Many different techniques and analytic frameworks exist, and it is difficult to prioritize one over another. Over the next 20 years, it will be important to test preliminary findings identified with a particular technique/modality for replicability and performance in independent, prospective cohorts, to avoid confirmation bias and model overfitting. Ongoing, careful behavioral characterization of DoC patients as well as standardizing relevant outcome definitions will help to further refine the use of these powerful tools.
Summary points.
MRI in brain-injured patients with disorders of consciousness (DoC) yields insights into the neural correlates of consciousness and can identify patients with covert consciousness.
Structural MRI has demonstrated diffuse brain abnormalities in DoC patients, with multiple areas in which level of injury correlates with level of awareness.
Resting state fMRI in DoC patients has demonstrated that connectivity within multiple networks, including the default mode network, correlates with level of awareness.

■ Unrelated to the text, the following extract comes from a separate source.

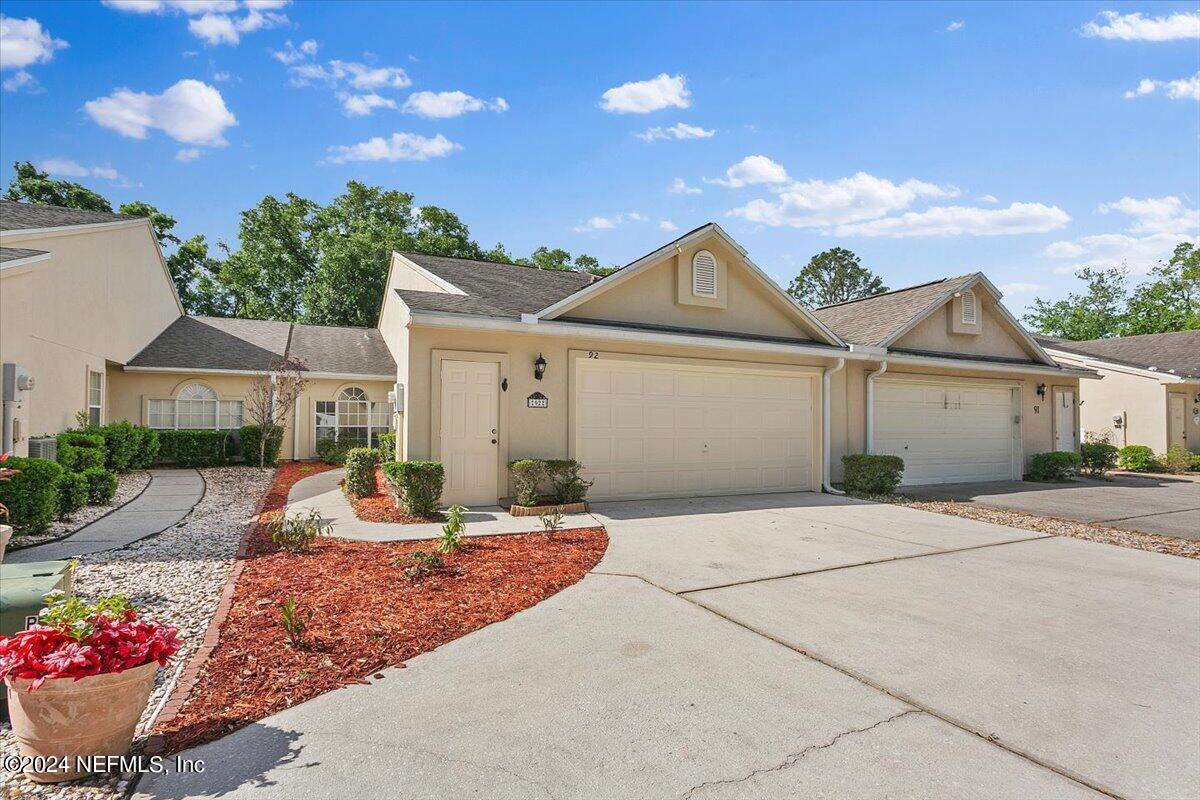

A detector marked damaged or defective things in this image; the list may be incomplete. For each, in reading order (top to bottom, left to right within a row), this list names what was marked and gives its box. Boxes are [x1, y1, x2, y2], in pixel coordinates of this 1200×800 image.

crack in driveway [681, 710, 921, 796]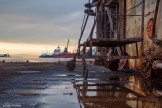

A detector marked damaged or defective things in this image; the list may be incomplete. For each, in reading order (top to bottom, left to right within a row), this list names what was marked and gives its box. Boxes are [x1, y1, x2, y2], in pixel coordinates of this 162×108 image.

rusty metal structure [67, 0, 162, 79]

Covertly conscious patients can be identified using task-based fMRI paradigms.
Focal and global fractional anisotropy, intrinsic default mode network (DMN) connectivity, and DMN anti-correlations are promising biomarkers for functional recovery after acute brain injury.
Financial Support and Sponsorship:
This work was supported by the NIH National Institute of Neurological Disorders and Stroke (R21NS109627, RF1NS115268), NIH Director’s Office (DP2 HD101400), James S. McDonnell Foundation, and Tiny Blue Dot Foundation.
Footnotes
Conflicts of Interest:
Drs. Snider and Edlow report no conflicts of interest.